== Bacaan

Rekonsiliasi tak berhenti begitu saja. Mahathir lantas mengajak Anwar, yang memimpin kelompok oposisi, Partai Keadilan Rakyat, membentuk aliansi politik demi mencegah Najib berkuasa. Anwar pun setuju masuk koalisi yang bernama Pakatan Harapan tersebut. Bahkan, Mahathir juga menjanjikan kursi perdana menteri untuk Anwar setelah yang bersangkutan bebas dari penjara.
“[Dulu] saya bertarung melawannya. Sekarang, saya menerima bahwa ia [Anwar] adalah orang terbaik untuk memimpin Malaysia,” ungkap Mahathir seperti dilansir The Guardian.
Kendati karier politiknya sempat dihancurkan Mahathir, Anwar seperti tak kehilangan rasa hormat kepada sang mentor. “Saya mencintainya sebagai seorang ayah dan sebagai seorang pemimpin,” kata Anwar.
Yang terjadi di Kenya setali tiga uang—dengan intensitas yang jauh lebih tinggi dibanding Malaysia. Pada 2017, Kenya mengadakan pemilihan presiden yang melibatkan dua kontestan yaitu Uhuru Kenyatta dan Raila Odinga. Uhuru merupakan putra presiden pertama Kenya, Jomo Kenyatta, sedangkan Raila adalah anak dari wakil Jomo, Jaramogi Odinga.
Sama seperti Jokowi-Prabowo, pilpres 2017 merupakan ajang pertarungan politik yang kedua bagi Uhuru dan Raila. Empat tahun sebelumnya, pemilihan dimenangkan oleh Uhuru. Ajang pemilihan berlangsung dengan begitu panas. Masyarakat Kenya terbelah berdasarkan etnisitas.

====

Tugas 1:
Dalam bacaan tentang Malaysia dan Kenya, paragraf yang dimulai dengan "Yang terjadi di Kenya" menyebut nama-nama orang. Tuliskan semua nama itu.

== Data yang Diberikan

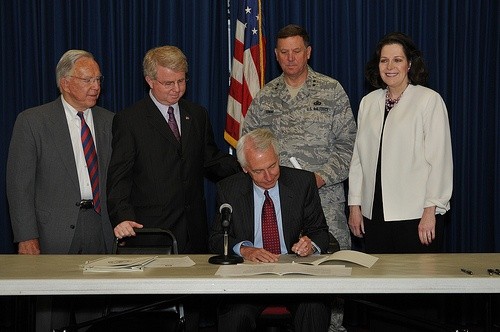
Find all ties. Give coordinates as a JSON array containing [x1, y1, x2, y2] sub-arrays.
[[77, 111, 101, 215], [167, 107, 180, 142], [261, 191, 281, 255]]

====
== Data yang Diberikan

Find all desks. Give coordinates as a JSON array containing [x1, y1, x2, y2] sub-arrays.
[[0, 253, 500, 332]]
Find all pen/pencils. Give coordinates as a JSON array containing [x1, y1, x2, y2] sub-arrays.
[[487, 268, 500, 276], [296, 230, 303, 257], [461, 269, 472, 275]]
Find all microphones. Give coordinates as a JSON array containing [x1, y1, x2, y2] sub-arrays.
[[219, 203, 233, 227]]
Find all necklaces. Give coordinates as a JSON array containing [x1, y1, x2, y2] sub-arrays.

====

Tugas 2:
Salin kembali baris-baris pada data yang diberikan tanpa mengubah apa pun. Mulailah dari baris yang memuat "Find all desks." dan berhentilah pada baris yang memuat "Find all necklaces.". Kedua baris itu ikut disalin.

Jawaban 1:
Uhuru Kenyatta
Raila Odinga
Jomo Kenyatta
Jaramogi Odinga

Jawaban 2:
Find all desks. Give coordinates as a JSON array containing [x1, y1, x2, y2] sub-arrays.
[[0, 253, 500, 332]]
Find all pen/pencils. Give coordinates as a JSON array containing [x1, y1, x2, y2] sub-arrays.
[[487, 268, 500, 276], [296, 230, 303, 257], [461, 269, 472, 275]]
Find all microphones. Give coordinates as a JSON array containing [x1, y1, x2, y2] sub-arrays.
[[219, 203, 233, 227]]
Find all necklaces. Give coordinates as a JSON array containing [x1, y1, x2, y2] sub-arrays.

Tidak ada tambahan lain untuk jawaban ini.